Reproduce the data verbatim from the line containing "How great is the separation" through the end of the data, including both that line and the final one.

### Entries shown

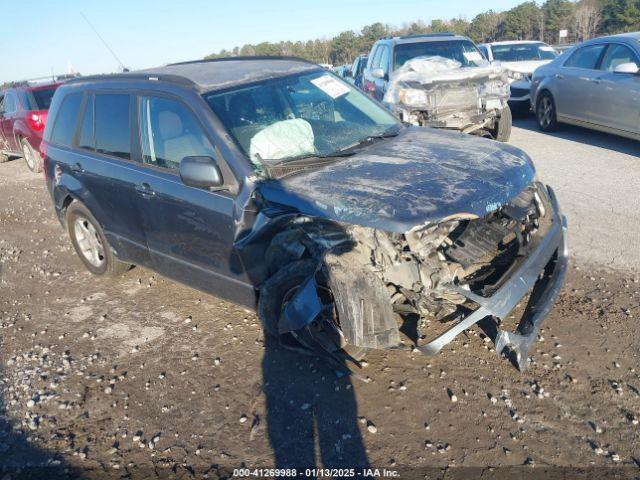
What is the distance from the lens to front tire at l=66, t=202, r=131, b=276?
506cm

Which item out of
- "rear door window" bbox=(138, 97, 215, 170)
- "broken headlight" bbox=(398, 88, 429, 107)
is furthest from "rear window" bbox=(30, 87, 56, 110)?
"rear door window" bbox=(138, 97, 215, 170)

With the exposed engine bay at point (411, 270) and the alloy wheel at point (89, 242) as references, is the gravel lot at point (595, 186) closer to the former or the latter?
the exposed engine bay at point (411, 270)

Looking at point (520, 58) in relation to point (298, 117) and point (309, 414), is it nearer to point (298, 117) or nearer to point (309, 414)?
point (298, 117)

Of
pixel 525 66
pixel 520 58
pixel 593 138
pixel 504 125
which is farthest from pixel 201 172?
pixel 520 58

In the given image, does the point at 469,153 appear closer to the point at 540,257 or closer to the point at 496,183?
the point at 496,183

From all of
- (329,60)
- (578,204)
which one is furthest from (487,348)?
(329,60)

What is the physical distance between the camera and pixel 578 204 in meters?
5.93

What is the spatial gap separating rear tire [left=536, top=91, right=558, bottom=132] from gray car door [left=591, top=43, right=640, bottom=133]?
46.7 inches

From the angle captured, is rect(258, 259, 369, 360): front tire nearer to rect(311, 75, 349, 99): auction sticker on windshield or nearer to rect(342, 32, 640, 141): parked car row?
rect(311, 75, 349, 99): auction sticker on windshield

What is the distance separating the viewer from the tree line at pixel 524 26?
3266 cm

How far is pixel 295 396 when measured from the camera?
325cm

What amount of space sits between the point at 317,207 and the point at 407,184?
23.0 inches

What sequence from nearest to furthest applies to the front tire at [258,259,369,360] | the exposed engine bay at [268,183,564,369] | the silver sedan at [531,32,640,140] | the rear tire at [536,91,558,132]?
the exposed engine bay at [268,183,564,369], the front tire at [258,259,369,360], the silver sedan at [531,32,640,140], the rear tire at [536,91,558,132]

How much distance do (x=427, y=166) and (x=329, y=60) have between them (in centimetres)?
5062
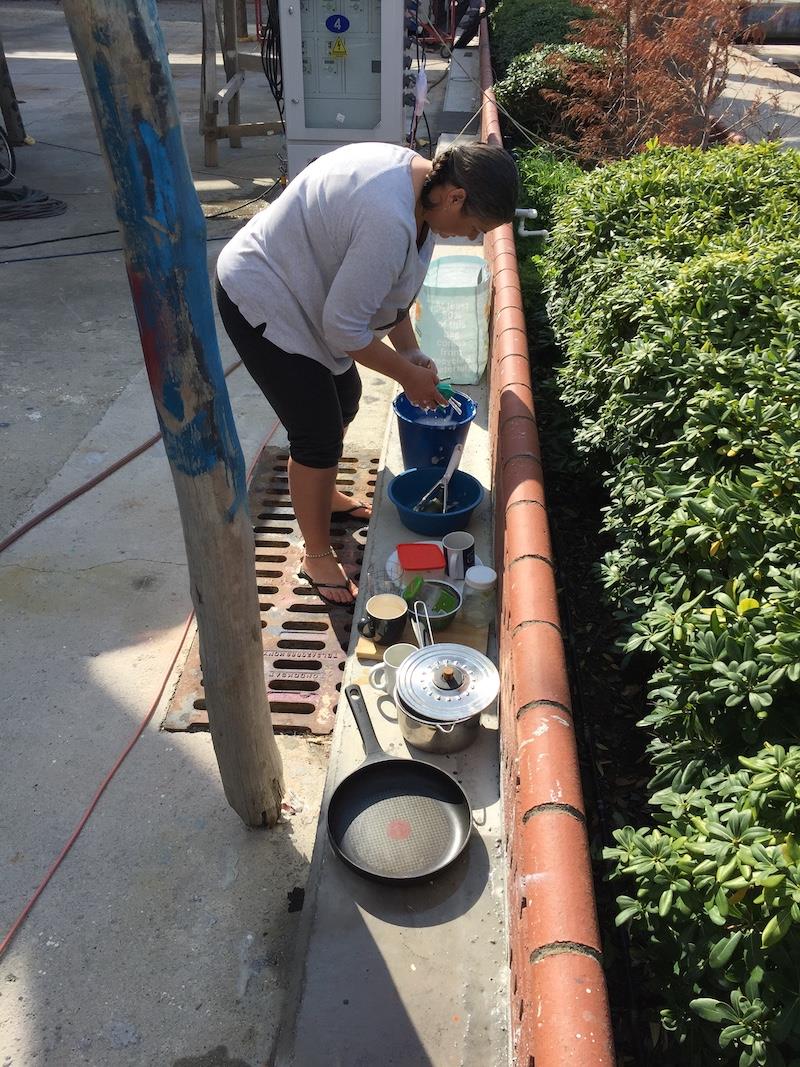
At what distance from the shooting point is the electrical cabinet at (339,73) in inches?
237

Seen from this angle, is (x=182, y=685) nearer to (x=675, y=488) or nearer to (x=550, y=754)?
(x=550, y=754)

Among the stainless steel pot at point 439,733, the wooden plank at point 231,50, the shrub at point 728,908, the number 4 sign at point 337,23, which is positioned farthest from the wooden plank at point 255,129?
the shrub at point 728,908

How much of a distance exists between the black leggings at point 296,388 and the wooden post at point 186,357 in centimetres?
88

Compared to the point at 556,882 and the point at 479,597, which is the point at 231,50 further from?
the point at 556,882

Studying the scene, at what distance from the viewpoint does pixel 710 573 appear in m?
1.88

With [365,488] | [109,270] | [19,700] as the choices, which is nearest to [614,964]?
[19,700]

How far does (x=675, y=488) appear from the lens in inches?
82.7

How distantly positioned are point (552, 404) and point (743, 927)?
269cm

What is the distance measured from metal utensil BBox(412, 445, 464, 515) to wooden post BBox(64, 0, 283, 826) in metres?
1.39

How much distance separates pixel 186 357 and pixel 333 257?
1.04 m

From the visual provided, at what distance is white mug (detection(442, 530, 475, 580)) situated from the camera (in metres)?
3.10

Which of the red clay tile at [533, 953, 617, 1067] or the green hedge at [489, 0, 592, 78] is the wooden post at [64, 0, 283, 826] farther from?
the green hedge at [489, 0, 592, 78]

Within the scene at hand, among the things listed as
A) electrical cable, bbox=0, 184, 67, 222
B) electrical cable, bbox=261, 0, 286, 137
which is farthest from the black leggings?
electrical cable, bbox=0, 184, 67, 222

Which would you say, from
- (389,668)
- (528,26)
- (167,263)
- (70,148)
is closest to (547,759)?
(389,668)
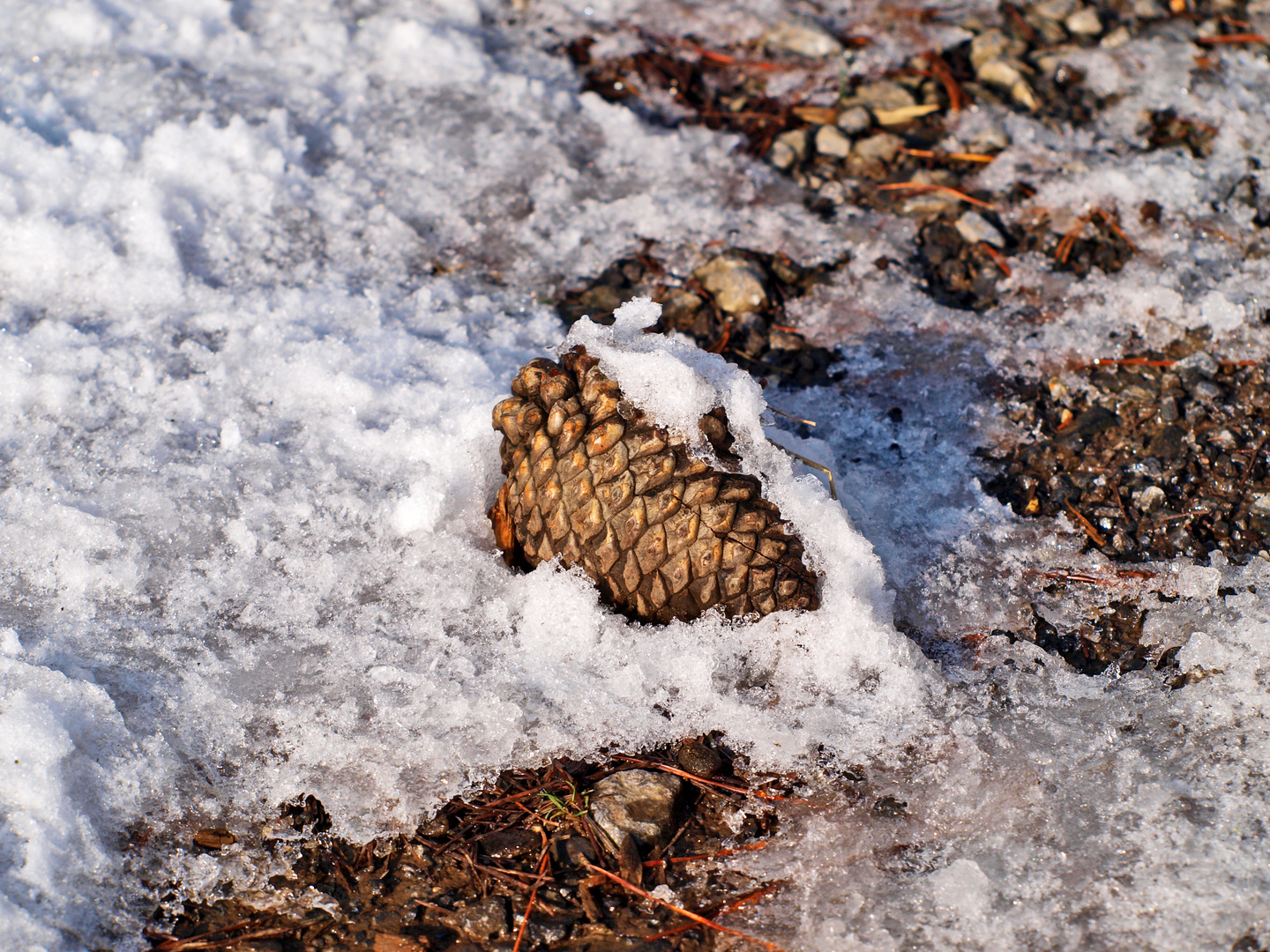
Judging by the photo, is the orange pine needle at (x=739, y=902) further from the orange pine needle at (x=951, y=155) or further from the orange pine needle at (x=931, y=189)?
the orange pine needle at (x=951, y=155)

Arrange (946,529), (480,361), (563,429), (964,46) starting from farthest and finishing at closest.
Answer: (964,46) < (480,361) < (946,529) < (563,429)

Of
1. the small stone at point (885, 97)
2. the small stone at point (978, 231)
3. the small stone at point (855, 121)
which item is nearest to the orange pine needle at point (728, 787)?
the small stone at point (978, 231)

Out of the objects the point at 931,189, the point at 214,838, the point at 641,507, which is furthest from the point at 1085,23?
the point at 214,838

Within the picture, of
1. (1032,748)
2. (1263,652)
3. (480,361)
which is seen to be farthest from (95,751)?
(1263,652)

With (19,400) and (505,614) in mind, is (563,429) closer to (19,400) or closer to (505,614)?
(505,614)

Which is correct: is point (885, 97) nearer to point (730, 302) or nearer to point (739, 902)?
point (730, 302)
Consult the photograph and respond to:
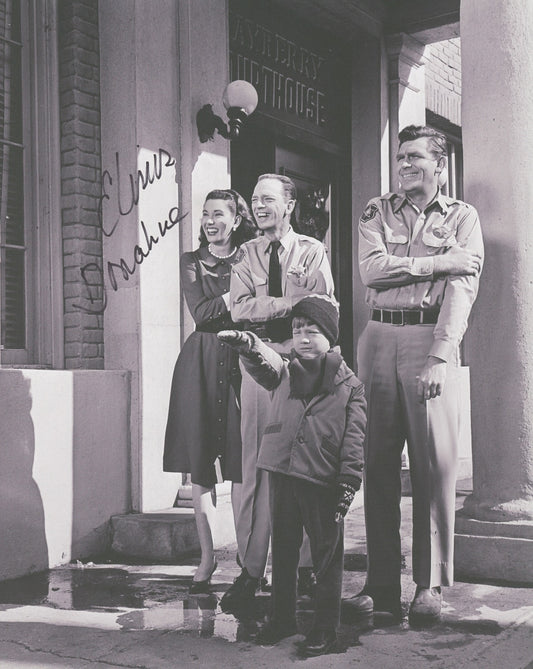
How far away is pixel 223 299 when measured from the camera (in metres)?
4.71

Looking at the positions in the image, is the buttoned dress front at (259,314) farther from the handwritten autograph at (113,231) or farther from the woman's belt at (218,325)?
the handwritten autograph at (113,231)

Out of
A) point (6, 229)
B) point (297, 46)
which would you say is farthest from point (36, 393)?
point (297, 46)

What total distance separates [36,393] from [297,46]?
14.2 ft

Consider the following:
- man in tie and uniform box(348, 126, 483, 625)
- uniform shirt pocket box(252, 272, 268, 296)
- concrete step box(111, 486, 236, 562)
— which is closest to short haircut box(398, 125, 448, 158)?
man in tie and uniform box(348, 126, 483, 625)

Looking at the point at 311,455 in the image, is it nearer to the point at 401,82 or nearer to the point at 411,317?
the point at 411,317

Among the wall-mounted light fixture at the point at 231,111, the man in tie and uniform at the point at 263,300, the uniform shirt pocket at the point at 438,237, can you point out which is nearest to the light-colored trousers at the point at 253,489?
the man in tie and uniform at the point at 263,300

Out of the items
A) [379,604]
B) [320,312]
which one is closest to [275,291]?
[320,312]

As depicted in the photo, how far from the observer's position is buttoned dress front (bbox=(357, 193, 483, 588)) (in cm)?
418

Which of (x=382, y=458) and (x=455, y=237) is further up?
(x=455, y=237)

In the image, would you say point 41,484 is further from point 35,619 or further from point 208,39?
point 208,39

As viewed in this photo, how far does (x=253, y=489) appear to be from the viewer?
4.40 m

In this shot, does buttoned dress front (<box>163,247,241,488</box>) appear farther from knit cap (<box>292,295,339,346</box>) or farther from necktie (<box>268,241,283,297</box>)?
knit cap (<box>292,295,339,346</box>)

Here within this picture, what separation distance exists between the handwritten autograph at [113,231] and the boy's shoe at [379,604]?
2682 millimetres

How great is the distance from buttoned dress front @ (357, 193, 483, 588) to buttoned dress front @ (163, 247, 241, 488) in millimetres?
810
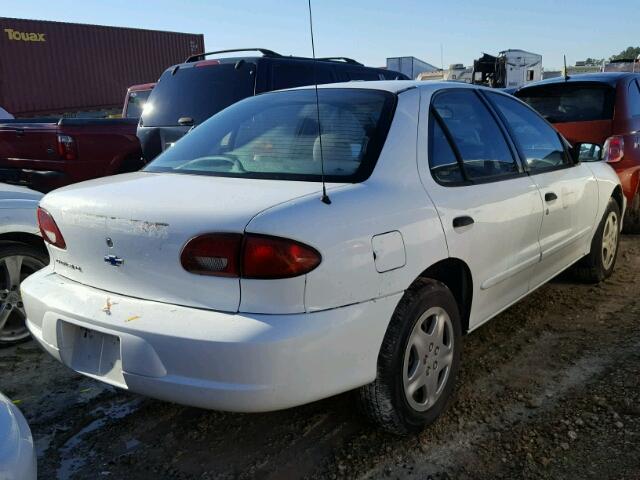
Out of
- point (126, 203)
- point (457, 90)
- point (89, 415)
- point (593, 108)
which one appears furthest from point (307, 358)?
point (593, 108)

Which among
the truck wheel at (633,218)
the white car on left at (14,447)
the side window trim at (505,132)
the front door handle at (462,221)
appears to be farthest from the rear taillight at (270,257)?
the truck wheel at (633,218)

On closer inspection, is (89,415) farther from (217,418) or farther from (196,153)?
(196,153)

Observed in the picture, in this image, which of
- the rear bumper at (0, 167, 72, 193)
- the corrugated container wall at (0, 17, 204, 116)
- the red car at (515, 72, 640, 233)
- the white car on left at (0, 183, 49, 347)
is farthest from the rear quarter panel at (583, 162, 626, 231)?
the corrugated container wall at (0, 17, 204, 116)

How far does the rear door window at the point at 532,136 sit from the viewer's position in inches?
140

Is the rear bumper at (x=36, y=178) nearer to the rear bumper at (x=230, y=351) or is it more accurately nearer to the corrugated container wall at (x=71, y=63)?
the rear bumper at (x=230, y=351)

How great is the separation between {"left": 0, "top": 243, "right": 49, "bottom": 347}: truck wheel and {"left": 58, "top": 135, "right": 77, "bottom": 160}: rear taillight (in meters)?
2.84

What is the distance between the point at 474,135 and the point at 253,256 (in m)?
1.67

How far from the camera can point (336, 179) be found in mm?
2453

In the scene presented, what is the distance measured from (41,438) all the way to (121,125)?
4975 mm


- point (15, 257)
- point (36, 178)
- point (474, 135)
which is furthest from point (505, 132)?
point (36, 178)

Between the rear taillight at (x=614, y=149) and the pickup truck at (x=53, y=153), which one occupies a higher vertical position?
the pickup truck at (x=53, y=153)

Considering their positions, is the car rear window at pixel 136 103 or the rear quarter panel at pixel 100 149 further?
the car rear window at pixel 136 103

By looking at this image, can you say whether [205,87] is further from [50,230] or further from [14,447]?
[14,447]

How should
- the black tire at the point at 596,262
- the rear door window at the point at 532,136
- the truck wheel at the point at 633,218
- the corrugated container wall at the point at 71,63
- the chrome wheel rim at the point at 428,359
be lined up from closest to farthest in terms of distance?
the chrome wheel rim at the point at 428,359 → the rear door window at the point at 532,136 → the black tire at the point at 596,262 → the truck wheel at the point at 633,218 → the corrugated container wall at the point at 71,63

######

Response:
How great is the separation between {"left": 0, "top": 243, "right": 49, "bottom": 347}: truck wheel and {"left": 58, "top": 135, "right": 77, "bottom": 160}: rear taillight (in meters)?
2.84

What is the distance between the point at 474,135 and the point at 253,256 (in m)?
1.67

How far from the camera can point (336, 179) be found in mm?
2453

In the scene presented, what is the distance measured from (41,438) all the way to (121,125)?
4975 mm


- point (15, 257)
- point (36, 178)
- point (474, 135)
which is furthest from point (505, 132)?
point (36, 178)

Between the rear taillight at (x=614, y=149) and the pickup truck at (x=53, y=153), which one occupies a higher vertical position?
the pickup truck at (x=53, y=153)

Considering their positions, is the car rear window at pixel 136 103 or the rear quarter panel at pixel 100 149 further?
the car rear window at pixel 136 103

By looking at this image, can you say whether [205,87] is further from [50,230] or further from [14,447]?
[14,447]

How should
- the black tire at the point at 596,262
- the rear door window at the point at 532,136
- the truck wheel at the point at 633,218
- the corrugated container wall at the point at 71,63
- the chrome wheel rim at the point at 428,359
be lined up from closest to farthest in terms of distance?
the chrome wheel rim at the point at 428,359 → the rear door window at the point at 532,136 → the black tire at the point at 596,262 → the truck wheel at the point at 633,218 → the corrugated container wall at the point at 71,63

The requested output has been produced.